Local government pension funds have increased allocation to alternative assets and bonds over the past three years while equities have fallen.
Research by State Street based on Pension Funds Online data for 105 local authorities across England, Scotland, Wales, and Northern Ireland shows total bond allocation rose from 11.9% in 2014 to 13.8% in 2016 as a proportion of total assets.
Meanwhile, equity allocation dropped from 50% in 2014 to 47.9% (£120.7bn) in 2016, and alternatives increased from 4.6% to 6.6% (£16.6bn).
The fall in equity exposure in percentage terms was primarily down to domestic equity allocation decreasing from 18% to 15.1% of total scheme assets, although there was a slight increase in overseas stocks to 24.8%.
Meanwhile, allocation to ‘other' investments such as inter alia, unit trusts, multi-asset vehicles, liability-driven investment solutions and structured products, fell from 33.4% of total assets in 2014 to 31.7% in 2016.
State Street Asset Owner Solutions head of UK pensions and banks Andy Todd (pictured) said from his conversations with investment committees, there is willingness to engage in more alternative asset classes. This is being driven by a search for return in a low yield environment, as well as diversification, he said.

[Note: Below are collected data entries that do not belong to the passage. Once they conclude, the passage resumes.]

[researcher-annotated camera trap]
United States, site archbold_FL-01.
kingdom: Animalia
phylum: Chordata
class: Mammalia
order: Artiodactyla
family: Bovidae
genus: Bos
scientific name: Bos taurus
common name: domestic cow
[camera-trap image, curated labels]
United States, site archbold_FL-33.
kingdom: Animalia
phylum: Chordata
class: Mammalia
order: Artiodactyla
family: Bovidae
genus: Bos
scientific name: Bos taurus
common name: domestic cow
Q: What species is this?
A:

Also, alternatives are a good fit given LGPS funds are still open defined benefit schemes with a very long-term investment time horizon. In the past three years the number of active members in the LGPS has risen by 138,784 to 2,174,128.
"When looking at asset portfolio beyond the monthly cash flow requirements, then the attractiveness of long-term investments that diversify core investments around bonds and equities and are a good match to liabilities, is a positive thing," Todd added.

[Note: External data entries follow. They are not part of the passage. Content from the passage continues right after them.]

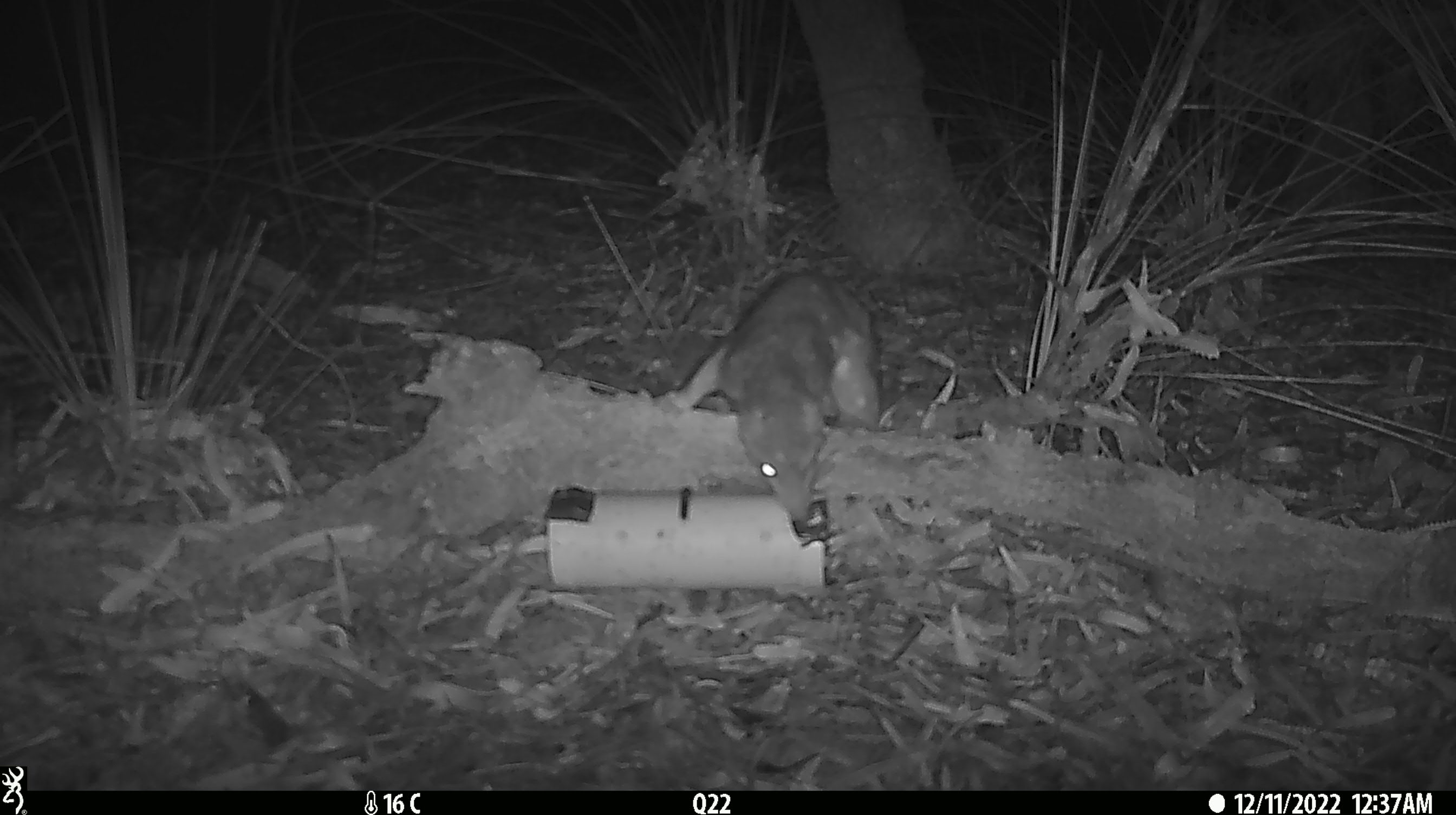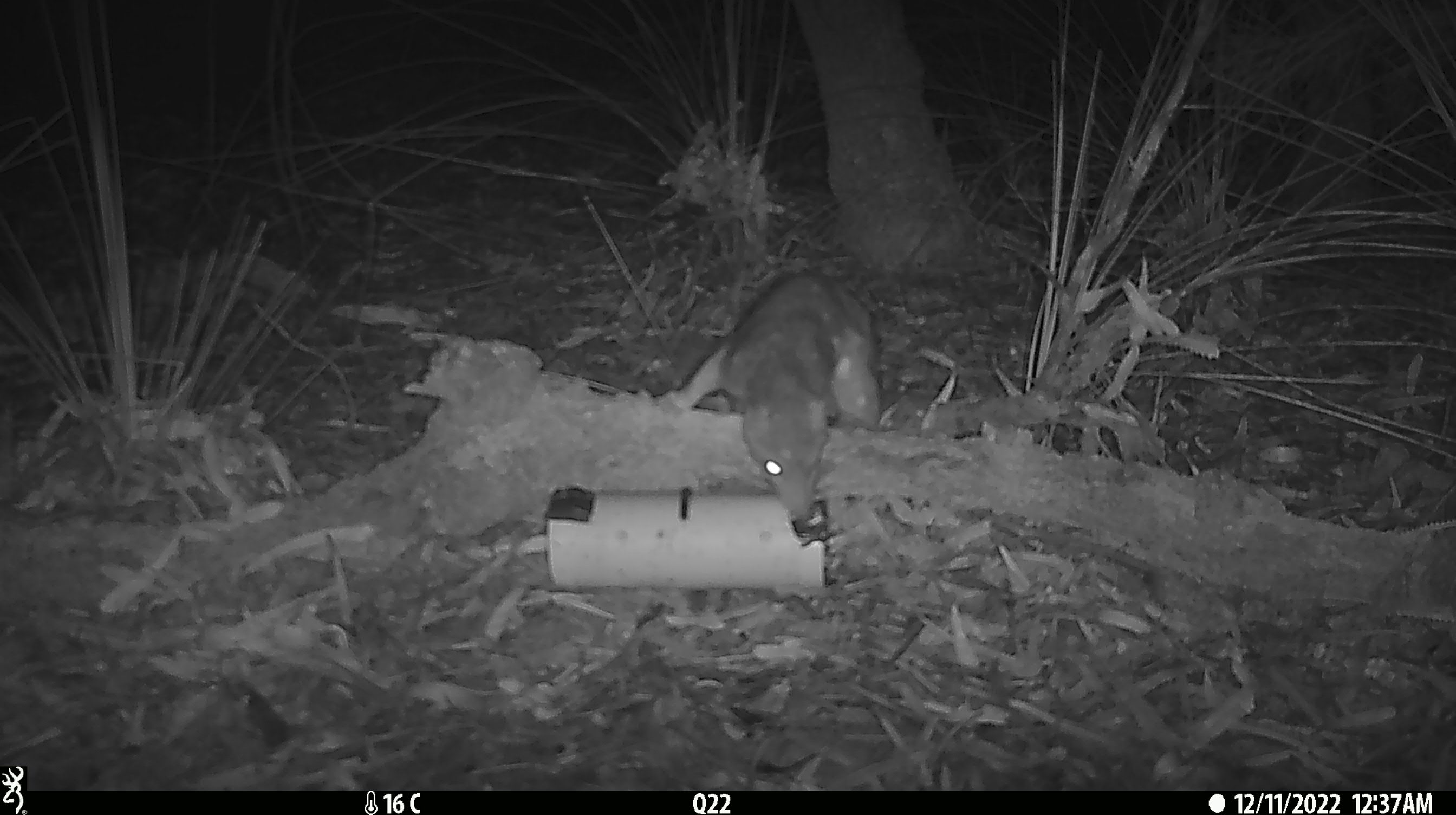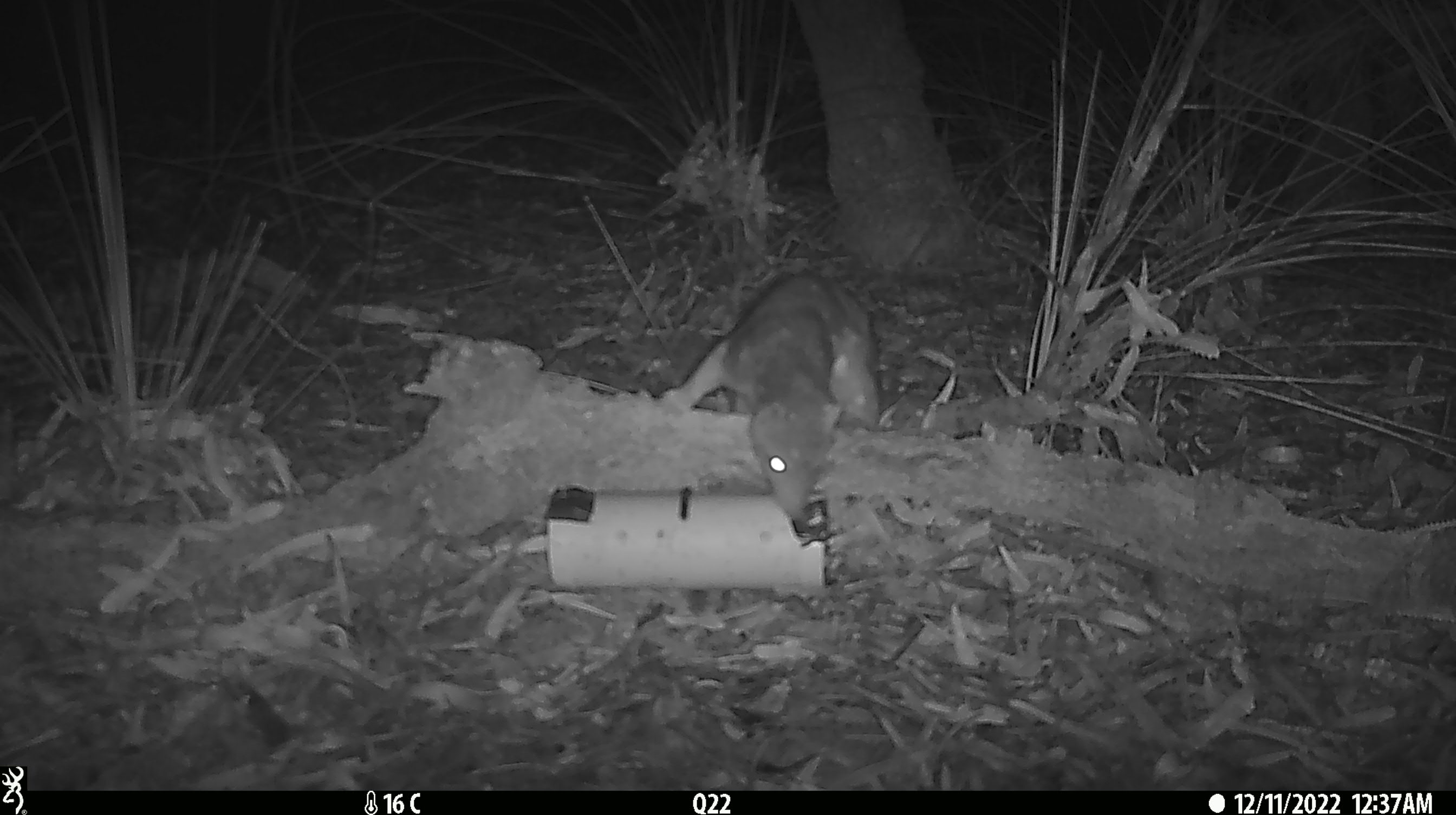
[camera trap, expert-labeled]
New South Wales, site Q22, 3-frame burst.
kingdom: Animalia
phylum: Chordata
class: Mammalia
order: Dasyuromorphia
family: Dasyuridae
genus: Dasyurus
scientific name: Dasyurus maculatus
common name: spotted-tailed quoll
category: quoll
Quoll (spotted-tailed quoll) (Dasyurus maculatus).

The pooling of investments across 89 English and Welsh funds into eight vehicles is expected to enable greater accessibility to alternative asset classes, particularly small funds.
While Todd has not seen any evidence to suggest that asset allocation strategy has been restricted through lack of access to alternatives, buying power at the pool level will have a "very positive factor" particularly for those smaller funds.
Preparations for the pools are well underway to meet the April 2018 deadline for when they need to be set up by. Most pools are now working through the process for getting Financial Conduct Authority authorisation, and are expected to send applications to the regulator in the third quarter of this year.